(Records contained in a dataset)
↓

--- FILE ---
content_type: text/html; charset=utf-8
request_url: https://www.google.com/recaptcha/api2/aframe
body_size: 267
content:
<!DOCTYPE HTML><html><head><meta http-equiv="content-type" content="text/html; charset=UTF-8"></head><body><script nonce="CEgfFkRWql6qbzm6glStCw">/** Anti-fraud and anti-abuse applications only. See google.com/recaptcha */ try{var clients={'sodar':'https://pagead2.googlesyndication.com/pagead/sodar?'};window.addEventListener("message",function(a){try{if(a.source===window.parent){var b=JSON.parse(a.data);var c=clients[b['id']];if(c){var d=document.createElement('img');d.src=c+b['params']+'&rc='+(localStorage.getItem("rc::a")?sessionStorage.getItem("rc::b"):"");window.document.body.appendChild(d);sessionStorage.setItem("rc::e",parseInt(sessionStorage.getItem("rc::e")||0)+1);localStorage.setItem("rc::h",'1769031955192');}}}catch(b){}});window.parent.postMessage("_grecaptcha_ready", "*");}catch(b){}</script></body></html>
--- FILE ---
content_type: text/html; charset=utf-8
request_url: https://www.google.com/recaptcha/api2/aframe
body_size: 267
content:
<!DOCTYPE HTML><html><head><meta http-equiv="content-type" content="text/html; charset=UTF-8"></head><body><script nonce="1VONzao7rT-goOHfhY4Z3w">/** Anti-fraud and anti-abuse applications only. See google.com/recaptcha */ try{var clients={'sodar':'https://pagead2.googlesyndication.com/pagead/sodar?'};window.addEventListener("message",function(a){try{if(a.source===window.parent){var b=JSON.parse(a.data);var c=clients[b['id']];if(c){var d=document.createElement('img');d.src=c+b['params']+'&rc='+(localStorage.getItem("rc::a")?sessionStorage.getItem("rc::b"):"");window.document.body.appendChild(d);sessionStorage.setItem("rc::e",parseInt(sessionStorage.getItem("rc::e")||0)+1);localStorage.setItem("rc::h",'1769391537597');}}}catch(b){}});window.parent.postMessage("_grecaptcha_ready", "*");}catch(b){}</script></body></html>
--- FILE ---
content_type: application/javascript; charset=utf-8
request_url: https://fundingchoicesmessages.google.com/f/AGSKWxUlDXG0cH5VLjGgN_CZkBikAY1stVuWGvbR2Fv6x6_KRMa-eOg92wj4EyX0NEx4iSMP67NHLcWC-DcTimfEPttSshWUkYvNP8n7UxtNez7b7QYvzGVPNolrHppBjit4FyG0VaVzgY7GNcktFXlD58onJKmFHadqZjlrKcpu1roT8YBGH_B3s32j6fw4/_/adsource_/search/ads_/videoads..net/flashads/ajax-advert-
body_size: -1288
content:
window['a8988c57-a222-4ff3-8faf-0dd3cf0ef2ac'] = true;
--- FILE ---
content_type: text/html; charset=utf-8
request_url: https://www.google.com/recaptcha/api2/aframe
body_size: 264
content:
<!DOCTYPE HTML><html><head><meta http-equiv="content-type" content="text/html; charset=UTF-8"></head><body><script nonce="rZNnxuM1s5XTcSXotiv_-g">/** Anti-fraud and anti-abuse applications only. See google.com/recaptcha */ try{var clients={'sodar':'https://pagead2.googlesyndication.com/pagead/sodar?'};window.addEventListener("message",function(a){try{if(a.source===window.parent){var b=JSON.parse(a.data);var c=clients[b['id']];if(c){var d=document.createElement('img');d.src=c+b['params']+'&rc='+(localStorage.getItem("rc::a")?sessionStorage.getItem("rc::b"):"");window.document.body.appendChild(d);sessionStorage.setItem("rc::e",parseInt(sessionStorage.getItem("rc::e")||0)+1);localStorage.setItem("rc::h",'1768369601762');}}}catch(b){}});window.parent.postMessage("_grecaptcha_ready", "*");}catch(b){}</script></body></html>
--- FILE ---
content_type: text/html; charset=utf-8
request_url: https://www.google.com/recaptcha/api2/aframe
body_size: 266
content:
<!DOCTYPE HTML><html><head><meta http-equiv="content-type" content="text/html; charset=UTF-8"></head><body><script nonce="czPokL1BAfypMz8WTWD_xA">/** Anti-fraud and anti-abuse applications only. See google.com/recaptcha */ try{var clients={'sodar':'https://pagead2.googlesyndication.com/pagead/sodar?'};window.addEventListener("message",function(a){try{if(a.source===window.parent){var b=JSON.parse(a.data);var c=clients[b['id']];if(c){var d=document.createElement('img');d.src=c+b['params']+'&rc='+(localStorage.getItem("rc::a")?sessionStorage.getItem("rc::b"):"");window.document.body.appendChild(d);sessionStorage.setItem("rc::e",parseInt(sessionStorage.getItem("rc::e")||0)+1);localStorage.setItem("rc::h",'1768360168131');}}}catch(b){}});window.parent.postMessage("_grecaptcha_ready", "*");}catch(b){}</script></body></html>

↑

What you are asked to do: Set down the data exactly.

Response to the exercise:
--- FILE ---
content_type: text/html; charset=utf-8
request_url: https://www.google.com/recaptcha/api2/aframe
body_size: 267
content:
<!DOCTYPE HTML><html><head><meta http-equiv="content-type" content="text/html; charset=UTF-8"></head><body><script nonce="CEgfFkRWql6qbzm6glStCw">/** Anti-fraud and anti-abuse applications only. See google.com/recaptcha */ try{var clients={'sodar':'https://pagead2.googlesyndication.com/pagead/sodar?'};window.addEventListener("message",function(a){try{if(a.source===window.parent){var b=JSON.parse(a.data);var c=clients[b['id']];if(c){var d=document.createElement('img');d.src=c+b['params']+'&rc='+(localStorage.getItem("rc::a")?sessionStorage.getItem("rc::b"):"");window.document.body.appendChild(d);sessionStorage.setItem("rc::e",parseInt(sessionStorage.getItem("rc::e")||0)+1);localStorage.setItem("rc::h",'1769031955192');}}}catch(b){}});window.parent.postMessage("_grecaptcha_ready", "*");}catch(b){}</script></body></html>
--- FILE ---
content_type: text/html; charset=utf-8
request_url: https://www.google.com/recaptcha/api2/aframe
body_size: 267
content:
<!DOCTYPE HTML><html><head><meta http-equiv="content-type" content="text/html; charset=UTF-8"></head><body><script nonce="1VONzao7rT-goOHfhY4Z3w">/** Anti-fraud and anti-abuse applications only. See google.com/recaptcha */ try{var clients={'sodar':'https://pagead2.googlesyndication.com/pagead/sodar?'};window.addEventListener("message",function(a){try{if(a.source===window.parent){var b=JSON.parse(a.data);var c=clients[b['id']];if(c){var d=document.createElement('img');d.src=c+b['params']+'&rc='+(localStorage.getItem("rc::a")?sessionStorage.getItem("rc::b"):"");window.document.body.appendChild(d);sessionStorage.setItem("rc::e",parseInt(sessionStorage.getItem("rc::e")||0)+1);localStorage.setItem("rc::h",'1769391537597');}}}catch(b){}});window.parent.postMessage("_grecaptcha_ready", "*");}catch(b){}</script></body></html>
--- FILE ---
content_type: application/javascript; charset=utf-8
request_url: https://fundingchoicesmessages.google.com/f/AGSKWxUlDXG0cH5VLjGgN_CZkBikAY1stVuWGvbR2Fv6x6_KRMa-eOg92wj4EyX0NEx4iSMP67NHLcWC-DcTimfEPttSshWUkYvNP8n7UxtNez7b7QYvzGVPNolrHppBjit4FyG0VaVzgY7GNcktFXlD58onJKmFHadqZjlrKcpu1roT8YBGH_B3s32j6fw4/_/adsource_/search/ads_/videoads..net/flashads/ajax-advert-
body_size: -1288
content:
window['a8988c57-a222-4ff3-8faf-0dd3cf0ef2ac'] = true;
--- FILE ---
content_type: text/html; charset=utf-8
request_url: https://www.google.com/recaptcha/api2/aframe
body_size: 264
content:
<!DOCTYPE HTML><html><head><meta http-equiv="content-type" content="text/html; charset=UTF-8"></head><body><script nonce="rZNnxuM1s5XTcSXotiv_-g">/** Anti-fraud and anti-abuse applications only. See google.com/recaptcha */ try{var clients={'sodar':'https://pagead2.googlesyndication.com/pagead/sodar?'};window.addEventListener("message",function(a){try{if(a.source===window.parent){var b=JSON.parse(a.data);var c=clients[b['id']];if(c){var d=document.createElement('img');d.src=c+b['params']+'&rc='+(localStorage.getItem("rc::a")?sessionStorage.getItem("rc::b"):"");window.document.body.appendChild(d);sessionStorage.setItem("rc::e",parseInt(sessionStorage.getItem("rc::e")||0)+1);localStorage.setItem("rc::h",'1768369601762');}}}catch(b){}});window.parent.postMessage("_grecaptcha_ready", "*");}catch(b){}</script></body></html>
--- FILE ---
content_type: text/html; charset=utf-8
request_url: https://www.google.com/recaptcha/api2/aframe
body_size: 266
content:
<!DOCTYPE HTML><html><head><meta http-equiv="content-type" content="text/html; charset=UTF-8"></head><body><script nonce="czPokL1BAfypMz8WTWD_xA">/** Anti-fraud and anti-abuse applications only. See google.com/recaptcha */ try{var clients={'sodar':'https://pagead2.googlesyndication.com/pagead/sodar?'};window.addEventListener("message",function(a){try{if(a.source===window.parent){var b=JSON.parse(a.data);var c=clients[b['id']];if(c){var d=document.createElement('img');d.src=c+b['params']+'&rc='+(localStorage.getItem("rc::a")?sessionStorage.getItem("rc::b"):"");window.document.body.appendChild(d);sessionStorage.setItem("rc::e",parseInt(sessionStorage.getItem("rc::e")||0)+1);localStorage.setItem("rc::h",'1768360168131');}}}catch(b){}});window.parent.postMessage("_grecaptcha_ready", "*");}catch(b){}</script></body></html>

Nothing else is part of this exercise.